Ben Wyskida of Pinko Magazine & the Case of the Geothermal Dog House.

A Rambling, Pre-Coffee article on Ben Wyskida, Pinko Magazine, Geothermal living, Living life fully, and Geothermal Dog Houses.

Pinko Magazine is one of elephantjournal.com’s 10 favorite sites (see sidebar to the left). It’s a site we actually read from time to time, along with Nytimes.com, thedailyshow.com, a few others. Anyways, Ben Wyskida, the force of nature behind Pinko, has a great article up there right now. Read it. (Are you reading it?).

In it, he details his discovery of—get this—a geothermal dog house. Now for those of you who don’t know what geothermal is, it’s this amazing invention whereby some blokes back in the Crustacean age figured out that the earth has a pretty steady temperature in winter and summer alike. So, going back centuries upon eons, we weak nearly hairless helpless humans have been building our homes into the earth, so that said homes are warmed by said earth in the winter, and cooled by said earth come summertime and the living is hot, too damned hot.

Electricity, central air heating, and air conditioning have allowed us to separate ourselves from the seasons almost entirely. That’s not all good.

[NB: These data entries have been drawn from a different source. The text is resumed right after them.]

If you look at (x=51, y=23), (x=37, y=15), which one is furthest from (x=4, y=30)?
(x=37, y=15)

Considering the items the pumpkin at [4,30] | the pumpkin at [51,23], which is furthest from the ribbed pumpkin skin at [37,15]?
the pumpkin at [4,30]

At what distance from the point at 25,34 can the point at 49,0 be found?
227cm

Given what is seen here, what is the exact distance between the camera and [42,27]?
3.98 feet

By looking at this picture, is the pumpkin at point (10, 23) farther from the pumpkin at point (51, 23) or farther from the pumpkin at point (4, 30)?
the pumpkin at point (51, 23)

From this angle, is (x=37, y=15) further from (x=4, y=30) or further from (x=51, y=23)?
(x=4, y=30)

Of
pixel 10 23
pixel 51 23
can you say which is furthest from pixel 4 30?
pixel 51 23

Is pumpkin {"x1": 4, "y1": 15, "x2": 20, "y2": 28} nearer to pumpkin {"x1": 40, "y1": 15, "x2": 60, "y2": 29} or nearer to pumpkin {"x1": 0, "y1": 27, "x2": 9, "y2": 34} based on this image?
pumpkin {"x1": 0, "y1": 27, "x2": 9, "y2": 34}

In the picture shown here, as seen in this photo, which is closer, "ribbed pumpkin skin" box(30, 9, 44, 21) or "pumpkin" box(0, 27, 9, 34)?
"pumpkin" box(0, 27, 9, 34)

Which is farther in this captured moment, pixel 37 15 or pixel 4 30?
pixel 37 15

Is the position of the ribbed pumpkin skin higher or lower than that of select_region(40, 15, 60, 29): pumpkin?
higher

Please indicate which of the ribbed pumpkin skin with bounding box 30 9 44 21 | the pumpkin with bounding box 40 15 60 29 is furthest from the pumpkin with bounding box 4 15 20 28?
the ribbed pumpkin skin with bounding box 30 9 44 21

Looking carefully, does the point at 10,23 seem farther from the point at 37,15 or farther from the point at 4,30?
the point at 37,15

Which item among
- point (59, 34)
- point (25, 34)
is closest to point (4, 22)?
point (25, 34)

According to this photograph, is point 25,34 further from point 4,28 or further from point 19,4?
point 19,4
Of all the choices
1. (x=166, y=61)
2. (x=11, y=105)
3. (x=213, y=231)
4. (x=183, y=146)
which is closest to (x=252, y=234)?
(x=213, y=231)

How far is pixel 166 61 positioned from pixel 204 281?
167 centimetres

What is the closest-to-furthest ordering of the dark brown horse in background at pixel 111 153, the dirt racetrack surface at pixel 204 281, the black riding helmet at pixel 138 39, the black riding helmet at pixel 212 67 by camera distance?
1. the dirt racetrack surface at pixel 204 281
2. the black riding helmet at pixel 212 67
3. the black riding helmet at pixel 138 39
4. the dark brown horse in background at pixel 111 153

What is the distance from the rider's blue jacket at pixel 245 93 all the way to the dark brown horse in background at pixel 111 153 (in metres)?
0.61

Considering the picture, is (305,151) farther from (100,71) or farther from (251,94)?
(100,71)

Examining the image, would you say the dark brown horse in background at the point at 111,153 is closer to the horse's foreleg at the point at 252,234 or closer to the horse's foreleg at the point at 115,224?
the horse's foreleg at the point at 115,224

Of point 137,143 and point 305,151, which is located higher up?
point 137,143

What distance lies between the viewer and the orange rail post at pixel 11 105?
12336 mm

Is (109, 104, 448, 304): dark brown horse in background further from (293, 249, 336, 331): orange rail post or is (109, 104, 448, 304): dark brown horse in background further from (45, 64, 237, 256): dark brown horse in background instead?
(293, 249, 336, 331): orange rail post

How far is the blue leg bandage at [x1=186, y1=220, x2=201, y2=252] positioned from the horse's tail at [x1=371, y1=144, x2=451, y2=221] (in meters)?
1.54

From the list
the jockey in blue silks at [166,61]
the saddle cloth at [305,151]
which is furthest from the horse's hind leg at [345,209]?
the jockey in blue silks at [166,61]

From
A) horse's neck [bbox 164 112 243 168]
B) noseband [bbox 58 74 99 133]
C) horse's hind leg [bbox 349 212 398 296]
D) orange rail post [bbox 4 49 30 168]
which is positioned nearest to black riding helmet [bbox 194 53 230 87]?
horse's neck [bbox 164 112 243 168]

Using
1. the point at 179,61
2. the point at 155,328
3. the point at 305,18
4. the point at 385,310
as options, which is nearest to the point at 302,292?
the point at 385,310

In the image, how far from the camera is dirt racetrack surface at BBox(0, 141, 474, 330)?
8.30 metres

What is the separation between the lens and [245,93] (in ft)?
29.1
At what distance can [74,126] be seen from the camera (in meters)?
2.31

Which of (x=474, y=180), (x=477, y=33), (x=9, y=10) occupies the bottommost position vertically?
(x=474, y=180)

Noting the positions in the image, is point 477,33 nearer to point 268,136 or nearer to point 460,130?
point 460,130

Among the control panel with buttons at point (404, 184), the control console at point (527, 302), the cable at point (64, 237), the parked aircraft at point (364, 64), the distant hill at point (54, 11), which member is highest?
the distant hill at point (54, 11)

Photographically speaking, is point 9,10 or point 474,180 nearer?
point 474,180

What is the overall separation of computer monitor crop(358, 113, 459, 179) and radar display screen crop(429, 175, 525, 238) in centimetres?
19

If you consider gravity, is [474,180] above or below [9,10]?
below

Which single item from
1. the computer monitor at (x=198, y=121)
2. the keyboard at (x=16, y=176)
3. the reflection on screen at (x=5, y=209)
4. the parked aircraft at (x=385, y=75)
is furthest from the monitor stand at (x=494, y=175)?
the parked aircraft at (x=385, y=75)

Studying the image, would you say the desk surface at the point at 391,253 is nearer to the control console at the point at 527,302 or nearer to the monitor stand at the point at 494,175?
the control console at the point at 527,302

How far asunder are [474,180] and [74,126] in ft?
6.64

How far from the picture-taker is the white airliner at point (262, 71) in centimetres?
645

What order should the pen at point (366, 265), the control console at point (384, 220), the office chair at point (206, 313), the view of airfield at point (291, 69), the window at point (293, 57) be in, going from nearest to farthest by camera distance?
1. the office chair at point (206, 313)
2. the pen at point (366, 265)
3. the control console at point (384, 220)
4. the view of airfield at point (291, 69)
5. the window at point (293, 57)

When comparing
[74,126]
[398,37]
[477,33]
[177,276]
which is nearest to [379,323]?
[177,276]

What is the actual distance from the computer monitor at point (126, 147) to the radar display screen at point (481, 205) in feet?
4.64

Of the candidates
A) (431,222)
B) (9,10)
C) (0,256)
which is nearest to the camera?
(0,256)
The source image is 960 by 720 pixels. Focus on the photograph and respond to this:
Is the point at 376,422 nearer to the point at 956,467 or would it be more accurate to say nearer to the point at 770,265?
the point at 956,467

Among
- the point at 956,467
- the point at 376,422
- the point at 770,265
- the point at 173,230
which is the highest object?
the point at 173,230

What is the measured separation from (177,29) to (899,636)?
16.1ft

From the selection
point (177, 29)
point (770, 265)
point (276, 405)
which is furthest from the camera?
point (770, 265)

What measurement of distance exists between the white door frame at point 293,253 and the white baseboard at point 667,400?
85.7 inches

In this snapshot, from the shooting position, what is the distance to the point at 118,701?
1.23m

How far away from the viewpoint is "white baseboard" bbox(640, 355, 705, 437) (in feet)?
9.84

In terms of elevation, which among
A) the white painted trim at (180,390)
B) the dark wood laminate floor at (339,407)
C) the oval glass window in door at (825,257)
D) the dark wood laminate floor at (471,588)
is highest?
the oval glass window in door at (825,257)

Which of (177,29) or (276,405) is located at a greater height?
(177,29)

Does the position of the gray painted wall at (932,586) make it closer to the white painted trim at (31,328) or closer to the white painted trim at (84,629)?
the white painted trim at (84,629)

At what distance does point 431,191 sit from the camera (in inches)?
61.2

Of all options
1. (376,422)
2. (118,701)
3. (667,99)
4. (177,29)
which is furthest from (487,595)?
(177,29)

Seasons are, well, what makes the world goes round (or the other way around, but you know what I mean). Celebrating this short precious human life is all about being willing to experience life—with its vivid colors, temperatures, appearances. Spending your life in a temperature-controlled bubble is fine if you’re my grandma in a retiree’s development in Arizona or if you’re my other grandma in a nearly identical retiree’s development in NJ. Both have golf courses and bad food and long carpted hallways and you never have to go outside, ever, if you don’t want to. But if you’ve still got most of your memories to create, then you gotta think about the next seven generations, turn off the AC or heat, learn about passive solar, learn about geothermal.

Geothermal goes way beyond digging some percentage of your home into the earth. You can actually geothermal-up your existing house—a geothermal company can come by, poke a deep hole in the earth, connect it to your house, and lo—your house will be approx 50% cooler in the summer and 50% warmer in the winter. You’ll save a ton of money and be 50% coal free, like >that<.